Development of REBCO-Based Magnets for Plasma Physics Research

• Published in: IEEE transactions on applied superconductivity Vol. 27; no. 4; pp. 1 - 5
• Main Authors: Michael, Philip C., Vieira, Rui, Sorbom, Brandon N., Wright, Graham M., Beck, William K., Terry, David R., Leccacorvi, Rick, Irby, James H., Minervini, Joseph V., Marmar, Earl S., Whyte, Dennis G.
• Format: Journal Article
• Language: English
• Published: New York IEEE 01.06.2017; The Institute of Electrical and Electronics Engineers, Inc. (IEEE)
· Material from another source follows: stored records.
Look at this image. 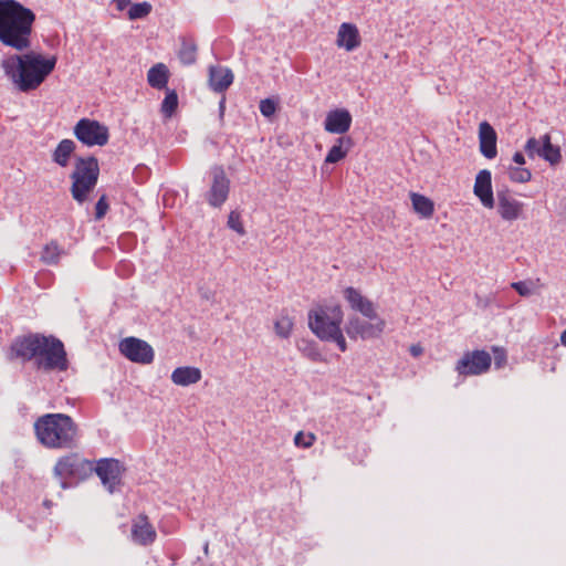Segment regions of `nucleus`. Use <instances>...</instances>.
<instances>
[{
    "label": "nucleus",
    "instance_id": "f257e3e1",
    "mask_svg": "<svg viewBox=\"0 0 566 566\" xmlns=\"http://www.w3.org/2000/svg\"><path fill=\"white\" fill-rule=\"evenodd\" d=\"M34 12L17 0H0V43L22 54L2 59L4 76L19 92L38 90L54 71L57 57L29 51L32 45Z\"/></svg>",
    "mask_w": 566,
    "mask_h": 566
},
{
    "label": "nucleus",
    "instance_id": "f03ea898",
    "mask_svg": "<svg viewBox=\"0 0 566 566\" xmlns=\"http://www.w3.org/2000/svg\"><path fill=\"white\" fill-rule=\"evenodd\" d=\"M34 431L41 444L49 449H71L77 440L78 428L65 413H46L34 422Z\"/></svg>",
    "mask_w": 566,
    "mask_h": 566
},
{
    "label": "nucleus",
    "instance_id": "7ed1b4c3",
    "mask_svg": "<svg viewBox=\"0 0 566 566\" xmlns=\"http://www.w3.org/2000/svg\"><path fill=\"white\" fill-rule=\"evenodd\" d=\"M343 311L339 305L322 306L308 313V325L322 340L334 342L340 352H346V339L340 329Z\"/></svg>",
    "mask_w": 566,
    "mask_h": 566
},
{
    "label": "nucleus",
    "instance_id": "20e7f679",
    "mask_svg": "<svg viewBox=\"0 0 566 566\" xmlns=\"http://www.w3.org/2000/svg\"><path fill=\"white\" fill-rule=\"evenodd\" d=\"M98 176L99 165L96 157L88 156L76 158L74 169L70 175L72 181L70 192L78 205L91 200V193L97 185Z\"/></svg>",
    "mask_w": 566,
    "mask_h": 566
},
{
    "label": "nucleus",
    "instance_id": "39448f33",
    "mask_svg": "<svg viewBox=\"0 0 566 566\" xmlns=\"http://www.w3.org/2000/svg\"><path fill=\"white\" fill-rule=\"evenodd\" d=\"M34 361L38 369L45 371H64L69 367L63 343L53 336L46 337L40 335L39 348H36Z\"/></svg>",
    "mask_w": 566,
    "mask_h": 566
},
{
    "label": "nucleus",
    "instance_id": "423d86ee",
    "mask_svg": "<svg viewBox=\"0 0 566 566\" xmlns=\"http://www.w3.org/2000/svg\"><path fill=\"white\" fill-rule=\"evenodd\" d=\"M92 470V463L78 453H69L61 457L54 465V475L61 480V486L66 489L67 479H85Z\"/></svg>",
    "mask_w": 566,
    "mask_h": 566
},
{
    "label": "nucleus",
    "instance_id": "0eeeda50",
    "mask_svg": "<svg viewBox=\"0 0 566 566\" xmlns=\"http://www.w3.org/2000/svg\"><path fill=\"white\" fill-rule=\"evenodd\" d=\"M74 136L87 147L105 146L109 139L108 128L91 118H81L73 128Z\"/></svg>",
    "mask_w": 566,
    "mask_h": 566
},
{
    "label": "nucleus",
    "instance_id": "6e6552de",
    "mask_svg": "<svg viewBox=\"0 0 566 566\" xmlns=\"http://www.w3.org/2000/svg\"><path fill=\"white\" fill-rule=\"evenodd\" d=\"M492 363L491 355L483 349H475L463 354L455 365L461 376H478L486 373Z\"/></svg>",
    "mask_w": 566,
    "mask_h": 566
},
{
    "label": "nucleus",
    "instance_id": "1a4fd4ad",
    "mask_svg": "<svg viewBox=\"0 0 566 566\" xmlns=\"http://www.w3.org/2000/svg\"><path fill=\"white\" fill-rule=\"evenodd\" d=\"M385 321L377 316V318L369 319V322L359 318L358 316H352L345 326V331L352 339H370L379 337L384 329Z\"/></svg>",
    "mask_w": 566,
    "mask_h": 566
},
{
    "label": "nucleus",
    "instance_id": "9d476101",
    "mask_svg": "<svg viewBox=\"0 0 566 566\" xmlns=\"http://www.w3.org/2000/svg\"><path fill=\"white\" fill-rule=\"evenodd\" d=\"M119 352L133 363L148 365L155 357L153 347L145 340L136 337H126L119 343Z\"/></svg>",
    "mask_w": 566,
    "mask_h": 566
},
{
    "label": "nucleus",
    "instance_id": "9b49d317",
    "mask_svg": "<svg viewBox=\"0 0 566 566\" xmlns=\"http://www.w3.org/2000/svg\"><path fill=\"white\" fill-rule=\"evenodd\" d=\"M211 185L206 193L208 203L213 208H220L228 199L230 180L221 166L211 169Z\"/></svg>",
    "mask_w": 566,
    "mask_h": 566
},
{
    "label": "nucleus",
    "instance_id": "f8f14e48",
    "mask_svg": "<svg viewBox=\"0 0 566 566\" xmlns=\"http://www.w3.org/2000/svg\"><path fill=\"white\" fill-rule=\"evenodd\" d=\"M95 472L109 493H113L120 483L122 467L116 459L106 458L98 460Z\"/></svg>",
    "mask_w": 566,
    "mask_h": 566
},
{
    "label": "nucleus",
    "instance_id": "ddd939ff",
    "mask_svg": "<svg viewBox=\"0 0 566 566\" xmlns=\"http://www.w3.org/2000/svg\"><path fill=\"white\" fill-rule=\"evenodd\" d=\"M132 539L140 546L151 545L157 537L155 527L146 514H139L132 523Z\"/></svg>",
    "mask_w": 566,
    "mask_h": 566
},
{
    "label": "nucleus",
    "instance_id": "4468645a",
    "mask_svg": "<svg viewBox=\"0 0 566 566\" xmlns=\"http://www.w3.org/2000/svg\"><path fill=\"white\" fill-rule=\"evenodd\" d=\"M344 296L353 311L360 313L368 319L377 318L378 314L375 304L365 297L358 290L352 286L346 287Z\"/></svg>",
    "mask_w": 566,
    "mask_h": 566
},
{
    "label": "nucleus",
    "instance_id": "2eb2a0df",
    "mask_svg": "<svg viewBox=\"0 0 566 566\" xmlns=\"http://www.w3.org/2000/svg\"><path fill=\"white\" fill-rule=\"evenodd\" d=\"M352 120V115L347 109L337 108L327 113L324 128L331 134L343 135L349 130Z\"/></svg>",
    "mask_w": 566,
    "mask_h": 566
},
{
    "label": "nucleus",
    "instance_id": "dca6fc26",
    "mask_svg": "<svg viewBox=\"0 0 566 566\" xmlns=\"http://www.w3.org/2000/svg\"><path fill=\"white\" fill-rule=\"evenodd\" d=\"M473 192L485 208L492 209L494 207L492 176L490 170L483 169L478 172Z\"/></svg>",
    "mask_w": 566,
    "mask_h": 566
},
{
    "label": "nucleus",
    "instance_id": "f3484780",
    "mask_svg": "<svg viewBox=\"0 0 566 566\" xmlns=\"http://www.w3.org/2000/svg\"><path fill=\"white\" fill-rule=\"evenodd\" d=\"M39 339V334L17 338L11 345V355L23 361L34 359Z\"/></svg>",
    "mask_w": 566,
    "mask_h": 566
},
{
    "label": "nucleus",
    "instance_id": "a211bd4d",
    "mask_svg": "<svg viewBox=\"0 0 566 566\" xmlns=\"http://www.w3.org/2000/svg\"><path fill=\"white\" fill-rule=\"evenodd\" d=\"M361 43L358 28L354 23L344 22L339 25L336 36V45L347 52L356 50Z\"/></svg>",
    "mask_w": 566,
    "mask_h": 566
},
{
    "label": "nucleus",
    "instance_id": "6ab92c4d",
    "mask_svg": "<svg viewBox=\"0 0 566 566\" xmlns=\"http://www.w3.org/2000/svg\"><path fill=\"white\" fill-rule=\"evenodd\" d=\"M496 140L497 136L494 128L488 122H482L479 125V142L480 151L485 158L493 159L496 157Z\"/></svg>",
    "mask_w": 566,
    "mask_h": 566
},
{
    "label": "nucleus",
    "instance_id": "aec40b11",
    "mask_svg": "<svg viewBox=\"0 0 566 566\" xmlns=\"http://www.w3.org/2000/svg\"><path fill=\"white\" fill-rule=\"evenodd\" d=\"M497 210L504 220L513 221L520 217L523 203L513 198L507 190L497 191Z\"/></svg>",
    "mask_w": 566,
    "mask_h": 566
},
{
    "label": "nucleus",
    "instance_id": "412c9836",
    "mask_svg": "<svg viewBox=\"0 0 566 566\" xmlns=\"http://www.w3.org/2000/svg\"><path fill=\"white\" fill-rule=\"evenodd\" d=\"M233 82V73L221 65L209 67V86L216 93H223Z\"/></svg>",
    "mask_w": 566,
    "mask_h": 566
},
{
    "label": "nucleus",
    "instance_id": "4be33fe9",
    "mask_svg": "<svg viewBox=\"0 0 566 566\" xmlns=\"http://www.w3.org/2000/svg\"><path fill=\"white\" fill-rule=\"evenodd\" d=\"M201 377V370L192 366L178 367L171 373V381L182 387L197 384Z\"/></svg>",
    "mask_w": 566,
    "mask_h": 566
},
{
    "label": "nucleus",
    "instance_id": "5701e85b",
    "mask_svg": "<svg viewBox=\"0 0 566 566\" xmlns=\"http://www.w3.org/2000/svg\"><path fill=\"white\" fill-rule=\"evenodd\" d=\"M354 146L353 138L349 136H342L336 139L335 145L328 150L324 163L325 164H337L343 160L352 147Z\"/></svg>",
    "mask_w": 566,
    "mask_h": 566
},
{
    "label": "nucleus",
    "instance_id": "b1692460",
    "mask_svg": "<svg viewBox=\"0 0 566 566\" xmlns=\"http://www.w3.org/2000/svg\"><path fill=\"white\" fill-rule=\"evenodd\" d=\"M168 80L169 70L164 63L155 64L147 73L148 84L156 90L167 88Z\"/></svg>",
    "mask_w": 566,
    "mask_h": 566
},
{
    "label": "nucleus",
    "instance_id": "393cba45",
    "mask_svg": "<svg viewBox=\"0 0 566 566\" xmlns=\"http://www.w3.org/2000/svg\"><path fill=\"white\" fill-rule=\"evenodd\" d=\"M75 148L72 139H62L52 153V160L60 167H66Z\"/></svg>",
    "mask_w": 566,
    "mask_h": 566
},
{
    "label": "nucleus",
    "instance_id": "a878e982",
    "mask_svg": "<svg viewBox=\"0 0 566 566\" xmlns=\"http://www.w3.org/2000/svg\"><path fill=\"white\" fill-rule=\"evenodd\" d=\"M541 158L548 161L552 166L559 164L562 160L560 149L551 143L548 134L542 136Z\"/></svg>",
    "mask_w": 566,
    "mask_h": 566
},
{
    "label": "nucleus",
    "instance_id": "bb28decb",
    "mask_svg": "<svg viewBox=\"0 0 566 566\" xmlns=\"http://www.w3.org/2000/svg\"><path fill=\"white\" fill-rule=\"evenodd\" d=\"M411 203L413 207V210L420 214L422 218H430L432 217L434 212V205L431 199L428 197L411 192L410 193Z\"/></svg>",
    "mask_w": 566,
    "mask_h": 566
},
{
    "label": "nucleus",
    "instance_id": "cd10ccee",
    "mask_svg": "<svg viewBox=\"0 0 566 566\" xmlns=\"http://www.w3.org/2000/svg\"><path fill=\"white\" fill-rule=\"evenodd\" d=\"M63 249L57 244L56 241H51L44 245L40 260L48 265H55L60 261V256L63 254Z\"/></svg>",
    "mask_w": 566,
    "mask_h": 566
},
{
    "label": "nucleus",
    "instance_id": "c85d7f7f",
    "mask_svg": "<svg viewBox=\"0 0 566 566\" xmlns=\"http://www.w3.org/2000/svg\"><path fill=\"white\" fill-rule=\"evenodd\" d=\"M293 318L286 314H281L274 323L275 334L281 338H289L293 331Z\"/></svg>",
    "mask_w": 566,
    "mask_h": 566
},
{
    "label": "nucleus",
    "instance_id": "c756f323",
    "mask_svg": "<svg viewBox=\"0 0 566 566\" xmlns=\"http://www.w3.org/2000/svg\"><path fill=\"white\" fill-rule=\"evenodd\" d=\"M185 65H191L197 60V45L192 41H184L178 54Z\"/></svg>",
    "mask_w": 566,
    "mask_h": 566
},
{
    "label": "nucleus",
    "instance_id": "7c9ffc66",
    "mask_svg": "<svg viewBox=\"0 0 566 566\" xmlns=\"http://www.w3.org/2000/svg\"><path fill=\"white\" fill-rule=\"evenodd\" d=\"M178 107V95L176 91H167L166 96L161 103V113L166 117H170Z\"/></svg>",
    "mask_w": 566,
    "mask_h": 566
},
{
    "label": "nucleus",
    "instance_id": "2f4dec72",
    "mask_svg": "<svg viewBox=\"0 0 566 566\" xmlns=\"http://www.w3.org/2000/svg\"><path fill=\"white\" fill-rule=\"evenodd\" d=\"M509 178L513 182L525 184L532 178V172L527 168L510 166L507 169Z\"/></svg>",
    "mask_w": 566,
    "mask_h": 566
},
{
    "label": "nucleus",
    "instance_id": "473e14b6",
    "mask_svg": "<svg viewBox=\"0 0 566 566\" xmlns=\"http://www.w3.org/2000/svg\"><path fill=\"white\" fill-rule=\"evenodd\" d=\"M151 9H153V7L149 2L144 1L140 3H135V4L130 6V8L128 10V19L129 20L143 19L151 12Z\"/></svg>",
    "mask_w": 566,
    "mask_h": 566
},
{
    "label": "nucleus",
    "instance_id": "72a5a7b5",
    "mask_svg": "<svg viewBox=\"0 0 566 566\" xmlns=\"http://www.w3.org/2000/svg\"><path fill=\"white\" fill-rule=\"evenodd\" d=\"M297 347L302 354L312 361H324V358L315 344L303 342L302 345H298Z\"/></svg>",
    "mask_w": 566,
    "mask_h": 566
},
{
    "label": "nucleus",
    "instance_id": "f704fd0d",
    "mask_svg": "<svg viewBox=\"0 0 566 566\" xmlns=\"http://www.w3.org/2000/svg\"><path fill=\"white\" fill-rule=\"evenodd\" d=\"M316 441V436L313 432L298 431L294 437V444L298 448H311Z\"/></svg>",
    "mask_w": 566,
    "mask_h": 566
},
{
    "label": "nucleus",
    "instance_id": "c9c22d12",
    "mask_svg": "<svg viewBox=\"0 0 566 566\" xmlns=\"http://www.w3.org/2000/svg\"><path fill=\"white\" fill-rule=\"evenodd\" d=\"M227 224L230 229L235 231L240 235L245 234V229L241 221V216L238 211H231L228 216Z\"/></svg>",
    "mask_w": 566,
    "mask_h": 566
},
{
    "label": "nucleus",
    "instance_id": "e433bc0d",
    "mask_svg": "<svg viewBox=\"0 0 566 566\" xmlns=\"http://www.w3.org/2000/svg\"><path fill=\"white\" fill-rule=\"evenodd\" d=\"M541 148H542V138L536 139L535 137H531L527 139L525 144V151L530 158H534L535 156L541 157Z\"/></svg>",
    "mask_w": 566,
    "mask_h": 566
},
{
    "label": "nucleus",
    "instance_id": "4c0bfd02",
    "mask_svg": "<svg viewBox=\"0 0 566 566\" xmlns=\"http://www.w3.org/2000/svg\"><path fill=\"white\" fill-rule=\"evenodd\" d=\"M521 296H530L534 293V284L531 281H518L511 284Z\"/></svg>",
    "mask_w": 566,
    "mask_h": 566
},
{
    "label": "nucleus",
    "instance_id": "58836bf2",
    "mask_svg": "<svg viewBox=\"0 0 566 566\" xmlns=\"http://www.w3.org/2000/svg\"><path fill=\"white\" fill-rule=\"evenodd\" d=\"M259 107L264 117H271L276 112V103L272 98L262 99Z\"/></svg>",
    "mask_w": 566,
    "mask_h": 566
},
{
    "label": "nucleus",
    "instance_id": "ea45409f",
    "mask_svg": "<svg viewBox=\"0 0 566 566\" xmlns=\"http://www.w3.org/2000/svg\"><path fill=\"white\" fill-rule=\"evenodd\" d=\"M109 206L106 195H102L95 205V219L101 220L107 213Z\"/></svg>",
    "mask_w": 566,
    "mask_h": 566
},
{
    "label": "nucleus",
    "instance_id": "a19ab883",
    "mask_svg": "<svg viewBox=\"0 0 566 566\" xmlns=\"http://www.w3.org/2000/svg\"><path fill=\"white\" fill-rule=\"evenodd\" d=\"M494 365L496 368H502L506 364V352L502 347H493Z\"/></svg>",
    "mask_w": 566,
    "mask_h": 566
},
{
    "label": "nucleus",
    "instance_id": "79ce46f5",
    "mask_svg": "<svg viewBox=\"0 0 566 566\" xmlns=\"http://www.w3.org/2000/svg\"><path fill=\"white\" fill-rule=\"evenodd\" d=\"M409 352L413 357H418L423 353V348L419 344H416L410 346Z\"/></svg>",
    "mask_w": 566,
    "mask_h": 566
},
{
    "label": "nucleus",
    "instance_id": "37998d69",
    "mask_svg": "<svg viewBox=\"0 0 566 566\" xmlns=\"http://www.w3.org/2000/svg\"><path fill=\"white\" fill-rule=\"evenodd\" d=\"M114 2L119 11L125 10L130 4V0H114Z\"/></svg>",
    "mask_w": 566,
    "mask_h": 566
},
{
    "label": "nucleus",
    "instance_id": "c03bdc74",
    "mask_svg": "<svg viewBox=\"0 0 566 566\" xmlns=\"http://www.w3.org/2000/svg\"><path fill=\"white\" fill-rule=\"evenodd\" d=\"M513 161L517 165H524L525 164L524 155L520 151L515 153L513 156Z\"/></svg>",
    "mask_w": 566,
    "mask_h": 566
},
{
    "label": "nucleus",
    "instance_id": "a18cd8bd",
    "mask_svg": "<svg viewBox=\"0 0 566 566\" xmlns=\"http://www.w3.org/2000/svg\"><path fill=\"white\" fill-rule=\"evenodd\" d=\"M224 108H226V98L222 97L220 103H219V109H220V115L222 116L223 113H224Z\"/></svg>",
    "mask_w": 566,
    "mask_h": 566
},
{
    "label": "nucleus",
    "instance_id": "49530a36",
    "mask_svg": "<svg viewBox=\"0 0 566 566\" xmlns=\"http://www.w3.org/2000/svg\"><path fill=\"white\" fill-rule=\"evenodd\" d=\"M560 343L566 346V329L560 335Z\"/></svg>",
    "mask_w": 566,
    "mask_h": 566
}]
</instances>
• Subjects: Coils (windings); Conduction cooling; conduction-cooled superconductor; Conductors; Critical current density (superconductivity); Devices; Flux density; High temperature superconductors; Liquid helium; Liquid nitrogen; Magnetic flux; Magnetic resonance imaging; Magnetism; Magnets; no-insulation double-pancake; Pancake coils; Plasma; Plasma physics; Plasmas; REBCO; Resistance; Superconducting magnets; Toroidal plasmas
• ISSN: 1051-8223; 1558-2515
• DOI: 10.1109/TASC.2016.2626978

The accessible performance range for most magnetic confinement plasma physics devices expands markedly with increasing magnetic flux density. The MIT Plasma Science and Fusion Center is investigating the use of high-temperature superconductors as a low cost means to significantly enhance the performance characteristics of small to moderate scale devices. Our initial investigation emphasized the no-insulation winding technique as a means to produce highly stable dc magnets for devices operating at moderate to high magnetic flux density. We present design, manufacture, and test results for a double pancake coil wound from a 500 m length of 12 mm wide REBCO tape. The coil provides on-axis magnetic flux density within an 8 cm clear bore in excess of 0.5 T when operated in liquid nitrogen and in excess of 6 T when operated in liquid helium. The ultimate aim of the program is to develop conduction-cooled HTS coil modules that can be used for both linear and toroidal plasma devices.